In order to verify the practical effect of the recommendation algorithm based on hesitant fuzzy sets, we randomly extracted ten groups of data from Movielens to express the calculation process. The verification of other data can be obtained through similar calculations. The calculation of all data can be obtained by computer, but the data conversion process cannot be seen in the programming process, so this paper only used part of the data calculation.

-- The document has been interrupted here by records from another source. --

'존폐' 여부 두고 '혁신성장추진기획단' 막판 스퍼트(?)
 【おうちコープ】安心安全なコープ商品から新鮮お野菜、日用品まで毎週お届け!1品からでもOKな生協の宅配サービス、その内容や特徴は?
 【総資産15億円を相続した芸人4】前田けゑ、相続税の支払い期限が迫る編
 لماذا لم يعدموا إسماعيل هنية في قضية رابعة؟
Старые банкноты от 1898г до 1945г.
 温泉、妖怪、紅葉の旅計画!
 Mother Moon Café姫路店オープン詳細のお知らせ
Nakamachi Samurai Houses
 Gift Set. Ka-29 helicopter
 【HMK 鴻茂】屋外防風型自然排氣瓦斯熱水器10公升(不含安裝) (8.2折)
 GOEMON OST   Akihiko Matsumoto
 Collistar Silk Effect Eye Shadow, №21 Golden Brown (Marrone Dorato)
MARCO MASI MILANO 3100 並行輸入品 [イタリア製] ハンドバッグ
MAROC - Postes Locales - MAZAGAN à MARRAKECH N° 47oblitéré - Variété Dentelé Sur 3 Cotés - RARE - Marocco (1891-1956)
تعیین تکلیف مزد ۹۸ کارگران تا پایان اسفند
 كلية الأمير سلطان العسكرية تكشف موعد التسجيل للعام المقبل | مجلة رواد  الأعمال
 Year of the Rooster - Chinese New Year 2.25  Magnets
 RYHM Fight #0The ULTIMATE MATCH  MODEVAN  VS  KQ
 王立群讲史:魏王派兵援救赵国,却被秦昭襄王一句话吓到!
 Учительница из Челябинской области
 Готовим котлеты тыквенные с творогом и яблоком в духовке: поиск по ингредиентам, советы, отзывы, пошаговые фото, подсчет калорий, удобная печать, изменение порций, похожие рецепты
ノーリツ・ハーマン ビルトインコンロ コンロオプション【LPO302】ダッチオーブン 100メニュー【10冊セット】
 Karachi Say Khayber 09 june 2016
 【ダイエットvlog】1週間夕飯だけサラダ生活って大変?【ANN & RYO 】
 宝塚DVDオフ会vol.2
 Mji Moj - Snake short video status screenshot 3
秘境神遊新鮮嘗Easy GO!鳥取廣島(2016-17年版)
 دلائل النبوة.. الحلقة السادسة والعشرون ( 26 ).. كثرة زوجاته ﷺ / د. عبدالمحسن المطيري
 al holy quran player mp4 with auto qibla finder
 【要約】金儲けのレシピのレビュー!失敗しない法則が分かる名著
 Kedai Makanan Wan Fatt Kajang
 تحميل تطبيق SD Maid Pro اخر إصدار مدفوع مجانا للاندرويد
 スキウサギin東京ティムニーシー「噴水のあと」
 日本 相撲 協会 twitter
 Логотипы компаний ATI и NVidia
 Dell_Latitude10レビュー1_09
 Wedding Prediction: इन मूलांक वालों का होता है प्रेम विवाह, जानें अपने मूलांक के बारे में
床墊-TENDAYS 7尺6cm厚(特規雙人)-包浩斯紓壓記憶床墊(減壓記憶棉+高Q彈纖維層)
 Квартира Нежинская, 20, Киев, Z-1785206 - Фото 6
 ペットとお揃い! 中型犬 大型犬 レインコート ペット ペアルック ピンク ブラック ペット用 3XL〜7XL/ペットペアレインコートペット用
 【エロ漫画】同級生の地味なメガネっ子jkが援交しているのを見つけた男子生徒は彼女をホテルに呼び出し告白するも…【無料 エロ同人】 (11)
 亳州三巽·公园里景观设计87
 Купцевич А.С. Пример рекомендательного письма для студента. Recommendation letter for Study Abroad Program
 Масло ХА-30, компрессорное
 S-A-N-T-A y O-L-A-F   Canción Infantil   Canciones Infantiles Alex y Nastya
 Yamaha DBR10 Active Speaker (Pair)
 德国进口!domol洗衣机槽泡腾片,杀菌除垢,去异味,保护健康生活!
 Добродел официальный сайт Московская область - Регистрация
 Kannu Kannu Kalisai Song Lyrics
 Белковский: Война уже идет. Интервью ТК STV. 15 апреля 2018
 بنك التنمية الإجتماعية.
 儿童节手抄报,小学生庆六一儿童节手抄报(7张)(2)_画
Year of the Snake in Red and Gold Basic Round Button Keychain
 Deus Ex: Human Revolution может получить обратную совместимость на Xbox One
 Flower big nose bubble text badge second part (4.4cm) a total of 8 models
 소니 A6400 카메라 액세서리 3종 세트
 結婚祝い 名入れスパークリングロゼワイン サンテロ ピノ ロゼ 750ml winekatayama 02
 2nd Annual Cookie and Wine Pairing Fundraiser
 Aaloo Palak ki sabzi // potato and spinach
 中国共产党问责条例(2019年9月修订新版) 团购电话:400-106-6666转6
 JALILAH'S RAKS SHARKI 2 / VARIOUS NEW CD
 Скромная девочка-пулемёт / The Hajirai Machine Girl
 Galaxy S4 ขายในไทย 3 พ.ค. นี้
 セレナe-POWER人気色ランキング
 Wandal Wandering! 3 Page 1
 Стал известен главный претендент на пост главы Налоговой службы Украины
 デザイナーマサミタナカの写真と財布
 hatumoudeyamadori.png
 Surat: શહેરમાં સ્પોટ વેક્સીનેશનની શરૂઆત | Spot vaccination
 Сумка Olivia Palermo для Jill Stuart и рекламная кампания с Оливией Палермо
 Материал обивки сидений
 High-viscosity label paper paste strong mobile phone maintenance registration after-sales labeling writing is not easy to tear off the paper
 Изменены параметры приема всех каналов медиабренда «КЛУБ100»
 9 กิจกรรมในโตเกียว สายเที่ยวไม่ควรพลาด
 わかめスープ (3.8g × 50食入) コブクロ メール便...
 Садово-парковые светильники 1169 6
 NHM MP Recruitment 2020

7. Conclusions and Prospect

The steps of the method proposed in this paper are as follows: First, the rating matrix of the data for processing is obtained in the recommendation system, which is often a sparse matrix. Then, the sparse matrix in the recommendation system is supplemented by the forward or backward strategies. Consequently, the similarity between the products is calculated using the supplemented sparse matrix and the idea of hesitant fuzzy sets, while the product-based recommendation is obtained according to the similarity. Finally, the algorithm is verified based on user recommendation, and the results indicate that the proposed method is very effective. The main innovations of this paper include two aspects. On the one hand, it proposes making up the sparse matrix through the forward or the backward strategies. It ensures that the similarity between the products is obtained without losing the rating information of the sparse matrix. The effective information of the rating matrix is maximized, thus providing a new approach for the sparse matrix processing and similarity discussion in the recommendation system. On the other hand, beginning from the inherent uncertainty in the recommendation system, the hesitant fuzzy set can solve the recommendation quality problem with the help of the processing tool of uncertain problems, which undoubtedly finds a new field for the study of hesitant fuzzy set.

Nevertheless, there are still some problems in the research of this paper. First, this paper attempted to use hesitant fuzzy set theory to solve the complex problems in the recommendation system. Although there was a good docking between the two, the recommendation quality was compared only to a simple user-based recommendation, and the results may be inaccurate. Determining other more complex and accurate methods for comparison is one of the focuses of the authors’ subsequent work. Second, because the calculation of the whole dataset needs to be realized by computer programs, and this process cannot describe in detail how to use hesitant fuzzy sets for data conversion, this paper no longer shows the program code.